[Saved entries]
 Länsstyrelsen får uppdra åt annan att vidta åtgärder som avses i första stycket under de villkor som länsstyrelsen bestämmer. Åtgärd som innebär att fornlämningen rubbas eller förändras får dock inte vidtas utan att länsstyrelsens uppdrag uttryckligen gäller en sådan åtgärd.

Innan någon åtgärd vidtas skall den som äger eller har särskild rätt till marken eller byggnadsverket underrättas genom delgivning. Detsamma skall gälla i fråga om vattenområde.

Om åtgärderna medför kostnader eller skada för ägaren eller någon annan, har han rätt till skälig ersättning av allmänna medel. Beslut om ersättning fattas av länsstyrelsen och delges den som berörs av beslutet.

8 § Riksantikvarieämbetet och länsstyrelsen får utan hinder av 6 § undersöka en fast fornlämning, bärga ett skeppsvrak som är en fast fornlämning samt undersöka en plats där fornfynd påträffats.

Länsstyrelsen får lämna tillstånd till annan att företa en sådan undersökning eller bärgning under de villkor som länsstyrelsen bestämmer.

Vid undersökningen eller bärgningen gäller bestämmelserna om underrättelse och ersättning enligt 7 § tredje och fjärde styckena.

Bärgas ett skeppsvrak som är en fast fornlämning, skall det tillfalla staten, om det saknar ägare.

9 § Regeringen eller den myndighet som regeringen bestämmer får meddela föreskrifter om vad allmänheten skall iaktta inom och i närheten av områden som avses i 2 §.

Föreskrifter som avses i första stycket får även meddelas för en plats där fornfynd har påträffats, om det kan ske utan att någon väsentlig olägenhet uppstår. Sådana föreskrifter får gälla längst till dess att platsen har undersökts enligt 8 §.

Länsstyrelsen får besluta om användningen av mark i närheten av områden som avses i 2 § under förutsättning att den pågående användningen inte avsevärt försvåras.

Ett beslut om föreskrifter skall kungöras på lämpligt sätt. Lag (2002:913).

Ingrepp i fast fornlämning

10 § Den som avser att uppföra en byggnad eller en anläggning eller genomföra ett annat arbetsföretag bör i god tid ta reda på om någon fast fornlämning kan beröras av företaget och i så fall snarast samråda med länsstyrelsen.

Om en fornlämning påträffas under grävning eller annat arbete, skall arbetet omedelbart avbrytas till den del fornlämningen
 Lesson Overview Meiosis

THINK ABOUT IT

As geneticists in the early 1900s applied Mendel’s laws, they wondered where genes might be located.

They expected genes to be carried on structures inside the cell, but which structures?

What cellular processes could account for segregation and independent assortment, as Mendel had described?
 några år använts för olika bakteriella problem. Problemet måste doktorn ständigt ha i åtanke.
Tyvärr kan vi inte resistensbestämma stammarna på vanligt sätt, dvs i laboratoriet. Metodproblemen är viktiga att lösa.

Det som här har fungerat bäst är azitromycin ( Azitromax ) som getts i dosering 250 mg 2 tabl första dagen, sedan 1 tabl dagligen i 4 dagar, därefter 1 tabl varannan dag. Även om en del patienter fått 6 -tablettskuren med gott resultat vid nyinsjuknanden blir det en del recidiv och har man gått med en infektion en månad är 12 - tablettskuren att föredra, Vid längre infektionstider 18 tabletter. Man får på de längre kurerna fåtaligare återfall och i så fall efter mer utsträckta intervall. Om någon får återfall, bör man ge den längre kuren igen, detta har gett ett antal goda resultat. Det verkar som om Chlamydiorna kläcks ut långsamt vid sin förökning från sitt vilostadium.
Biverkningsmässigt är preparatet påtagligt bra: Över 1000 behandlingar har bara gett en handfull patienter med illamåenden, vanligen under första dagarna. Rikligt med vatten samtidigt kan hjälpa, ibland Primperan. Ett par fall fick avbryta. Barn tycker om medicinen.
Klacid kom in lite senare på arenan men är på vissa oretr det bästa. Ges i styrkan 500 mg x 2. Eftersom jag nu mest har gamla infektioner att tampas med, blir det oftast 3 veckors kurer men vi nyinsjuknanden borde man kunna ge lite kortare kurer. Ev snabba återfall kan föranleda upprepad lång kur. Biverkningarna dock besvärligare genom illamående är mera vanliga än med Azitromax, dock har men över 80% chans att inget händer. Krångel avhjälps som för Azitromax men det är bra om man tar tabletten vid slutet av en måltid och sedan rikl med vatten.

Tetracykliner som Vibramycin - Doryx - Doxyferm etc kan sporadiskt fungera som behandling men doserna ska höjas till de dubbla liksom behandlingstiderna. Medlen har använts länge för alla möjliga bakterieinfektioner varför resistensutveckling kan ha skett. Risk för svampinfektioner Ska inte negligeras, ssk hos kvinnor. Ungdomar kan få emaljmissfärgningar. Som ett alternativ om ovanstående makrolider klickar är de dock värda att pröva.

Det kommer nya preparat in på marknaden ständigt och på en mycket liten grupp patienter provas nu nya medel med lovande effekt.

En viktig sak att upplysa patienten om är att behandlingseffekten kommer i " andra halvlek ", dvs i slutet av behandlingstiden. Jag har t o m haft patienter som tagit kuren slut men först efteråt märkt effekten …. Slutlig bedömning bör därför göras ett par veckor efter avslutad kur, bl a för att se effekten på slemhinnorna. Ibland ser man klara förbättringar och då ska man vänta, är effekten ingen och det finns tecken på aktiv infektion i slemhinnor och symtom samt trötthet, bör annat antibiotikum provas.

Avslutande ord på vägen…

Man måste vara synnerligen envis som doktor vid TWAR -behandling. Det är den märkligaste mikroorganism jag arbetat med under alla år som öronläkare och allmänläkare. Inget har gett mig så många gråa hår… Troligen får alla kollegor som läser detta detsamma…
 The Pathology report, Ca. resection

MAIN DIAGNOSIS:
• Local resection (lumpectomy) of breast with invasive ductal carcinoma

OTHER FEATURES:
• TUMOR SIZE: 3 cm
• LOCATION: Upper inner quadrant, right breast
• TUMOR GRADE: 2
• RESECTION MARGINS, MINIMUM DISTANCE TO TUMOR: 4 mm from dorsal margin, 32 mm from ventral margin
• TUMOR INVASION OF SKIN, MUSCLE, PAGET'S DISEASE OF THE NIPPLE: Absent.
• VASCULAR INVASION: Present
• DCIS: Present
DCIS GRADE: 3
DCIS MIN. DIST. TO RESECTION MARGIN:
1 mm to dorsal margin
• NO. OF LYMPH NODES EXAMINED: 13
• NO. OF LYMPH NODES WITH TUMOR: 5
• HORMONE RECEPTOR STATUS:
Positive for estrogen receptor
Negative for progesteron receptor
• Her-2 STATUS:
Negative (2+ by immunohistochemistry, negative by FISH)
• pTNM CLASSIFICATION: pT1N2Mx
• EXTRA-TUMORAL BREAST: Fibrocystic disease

__Assignment__: Send back an exact copy of only the lines from the line with "Ett beslut om" up to and including the line with "Lesson Overview Meiosis" in the data above.

__Task answer__:
Ett beslut om föreskrifter skall kungöras på lämpligt sätt. Lag (2002:913).

Ingrepp i fast fornlämning

10 § Den som avser att uppföra en byggnad eller en anläggning eller genomföra ett annat arbetsföretag bör i god tid ta reda på om någon fast fornlämning kan beröras av företaget och i så fall snarast samråda med länsstyrelsen.

Om en fornlämning påträffas under grävning eller annat arbete, skall arbetet omedelbart avbrytas till den del fornlämningen
 Lesson Overview Meiosis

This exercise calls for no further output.